Why Another Dataset?
Existing source lists like OpenSources.co or Iffy.news provide valuable labels, but they are binary: a domain is either flagged or not. Real-world credibility is more nuanced. A satirical outlet is different from a state propaganda channel, and a site flagged by multiple independent lists is more concerning than one flagged by a single source.
CRED-1 addresses this by combining multiple openly-licensed source lists with five computed enrichment signals to produce a continuous credibility score between 0.0 (least credible) and 1.0 (most credible).
Five Independent Signals
Each domain in the dataset is enriched with signals from independent sources:
- Source Category (50% weight) — Consensus label from OpenSources.co and Iffy.news (fake, unreliable, conspiracy, satire, mixed)
- Iffy.news Score (15%) — Credibility rating from the Iffy.news index, derived from Media Bias/Fact Check assessments
- Fact-Check Frequency (15%) — Number of fact-check claims found via the Google Fact Check Tools API. More claims suggest more scrutiny from fact-checkers.
- Web Popularity (5%) — Tranco Top-1M rank.

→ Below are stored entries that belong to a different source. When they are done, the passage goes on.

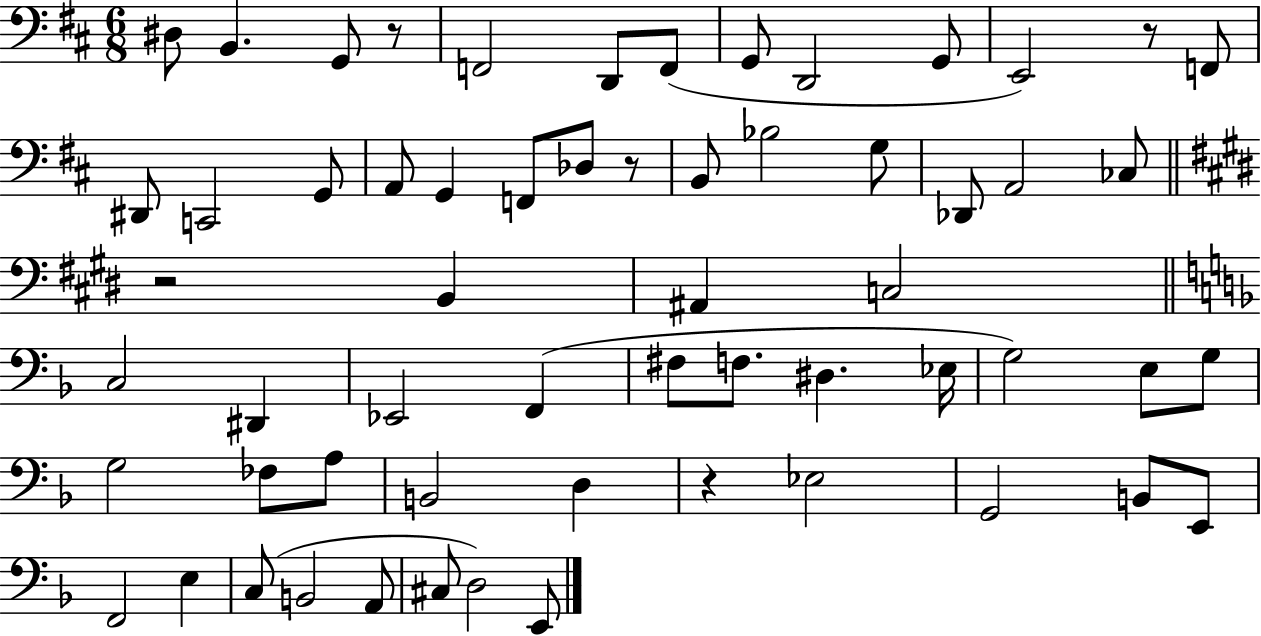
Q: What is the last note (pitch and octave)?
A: E2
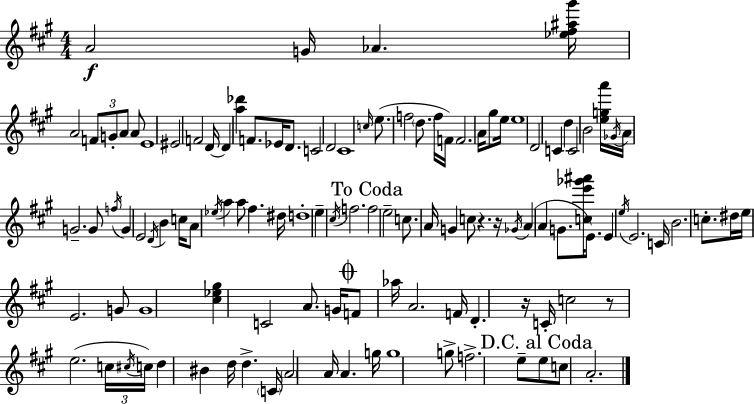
X:1
T:Untitled
M:4/4
L:1/4
K:A
A2 G/4 _A [_e^f^a^g']/4 A2 F/2 G/2 A/2 A/2 E4 ^E2 F2 D/4 D [a_d'] F/2 _E/4 D/2 C2 D2 ^C4 c/4 e/2 f2 d/2 f/4 F/4 F2 A/4 ^g/2 e/4 e4 D2 C d C2 B2 [ega']/4 _G/4 A/4 G2 G/2 f/4 G E2 D/4 B c/4 A/2 _e/4 a a/2 ^f ^d/4 d4 e ^c/4 f2 f2 e2 c/2 A/4 G c/2 z z/4 _G/4 A A G/2 [ce'_g'^a']/4 E/2 E e/4 E2 C/4 B2 c/2 ^d/4 e/4 E2 G/2 G4 [^c_e^g] C2 A/2 G/4 F/2 _a/4 A2 F/4 D z/4 C/4 c2 z/2 e2 c/4 ^c/4 c/4 d ^B d/4 d C/4 A2 A/4 A g/4 g4 g/2 f2 e/2 e/2 c/2 A2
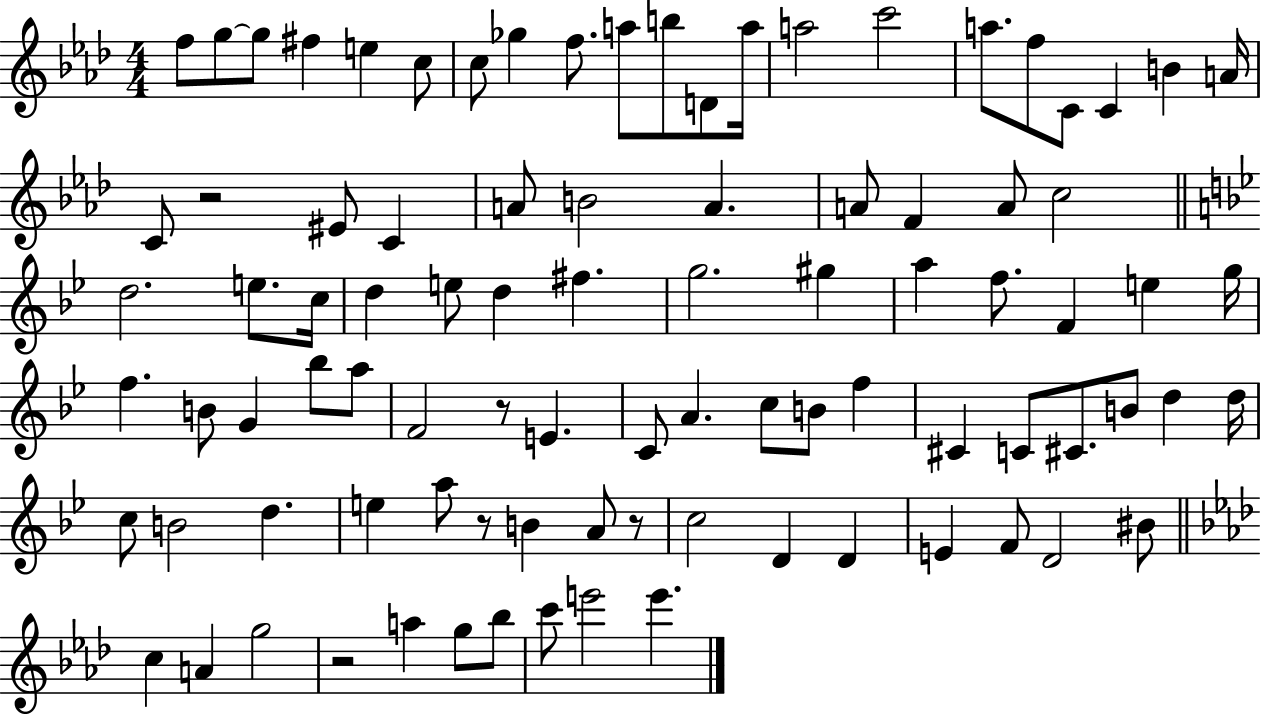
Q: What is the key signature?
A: AES major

Higher reach means higher potential impact.
- Domain Age (5%) — Registration date via RDAP/WHOIS. Freshly registered domains are a common indicator for disposable misinformation sites.
Additionally, Google Safe Browsing acts as an override: any domain flagged for malware or social engineering gets a hard cap at 0.05.
Key Numbers
- 2,672 domains with credibility scores
- Score range: 0.000 to 0.962 (mean: 0.299)

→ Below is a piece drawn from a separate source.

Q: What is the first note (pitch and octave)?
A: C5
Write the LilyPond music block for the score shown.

- Category breakdown: 50% mixed, 22% unreliable, 18.4% fake, 5.7% conspiracy, 3.5% satire
- Tranco matches: 704 domains (26.3%), including 56 in the Top 10K
- Fact-check claims: 67 domains with 332 total claims
Designed for On-Device Deployment
One of the core design goals is privacy. The compact JSON format (117 KB) is small enough to ship inside a browser extension or mobile app. No server calls needed, no browsing history leaves the device. This makes CRED-1 ideal for pre-bunking: warning users before they engage with unreliable content, right at the delivery stage of the misinformation kill chain.

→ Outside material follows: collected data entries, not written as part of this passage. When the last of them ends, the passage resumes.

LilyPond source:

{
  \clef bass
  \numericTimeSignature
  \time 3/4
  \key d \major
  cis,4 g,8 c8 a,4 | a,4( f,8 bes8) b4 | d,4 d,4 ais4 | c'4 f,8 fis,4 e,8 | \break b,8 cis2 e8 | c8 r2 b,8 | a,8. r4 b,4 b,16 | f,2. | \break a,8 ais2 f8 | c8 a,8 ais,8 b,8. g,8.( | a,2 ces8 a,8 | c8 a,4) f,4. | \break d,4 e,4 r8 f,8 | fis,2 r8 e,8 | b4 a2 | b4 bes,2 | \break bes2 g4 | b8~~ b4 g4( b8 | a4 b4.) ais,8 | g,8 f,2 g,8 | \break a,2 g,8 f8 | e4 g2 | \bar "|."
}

I am already integrating CRED-1 into Trackless Links, my Safari extension for tracker removal, to add credibility warnings for flagged domains.
Fully Reproducible
The entire pipeline is open source. Two Python scripts rebuild the dataset from scratch using only the standard library (no external dependencies). You can reproduce every score, extend the dataset with new sources, or adapt the scoring model for your own research.
python3 pipeline/build_dataset.py # Fetch & merge sources
python3 pipeline/enrich_dataset.py # Enrich with 5 signals
Get the Dataset
- GitHub: github.com/aloth/cred-1
- Zenodo (DOI): 10.5281/zenodo.18769460
- License: CC BY 4.0 (free to use, even commercially, with attribution)
Paper
A companion paper describing the methodology, scoring model, and limitations has been submitted to Data in Brief (Elsevier) and is available as an arXiv preprint. If you use CRED-1 in your research, please cite:
@article{loth2026cred1,
title = {CRED-1: An Open Multi-Signal Domain Credibility Dataset
for Automated Pre-Bunking of Online Misinformation},
author = {Loth, Alexander},
journal = {Data in Brief},
year = {2026},
doi = {10.5281/zenodo.18769460}
}
What’s Next
CRED-1 v1.0 is a starting point. I am working on automated monthly updates via a CI/CD pipeline that detects new domains from upstream sources, enriches them incrementally, and publishes delta releases to Zenodo. If you have ideas for additional signals or data sources, open an issue or reach out.
Fighting misinformation is a collective effort. I hope CRED-1 makes it a little easier.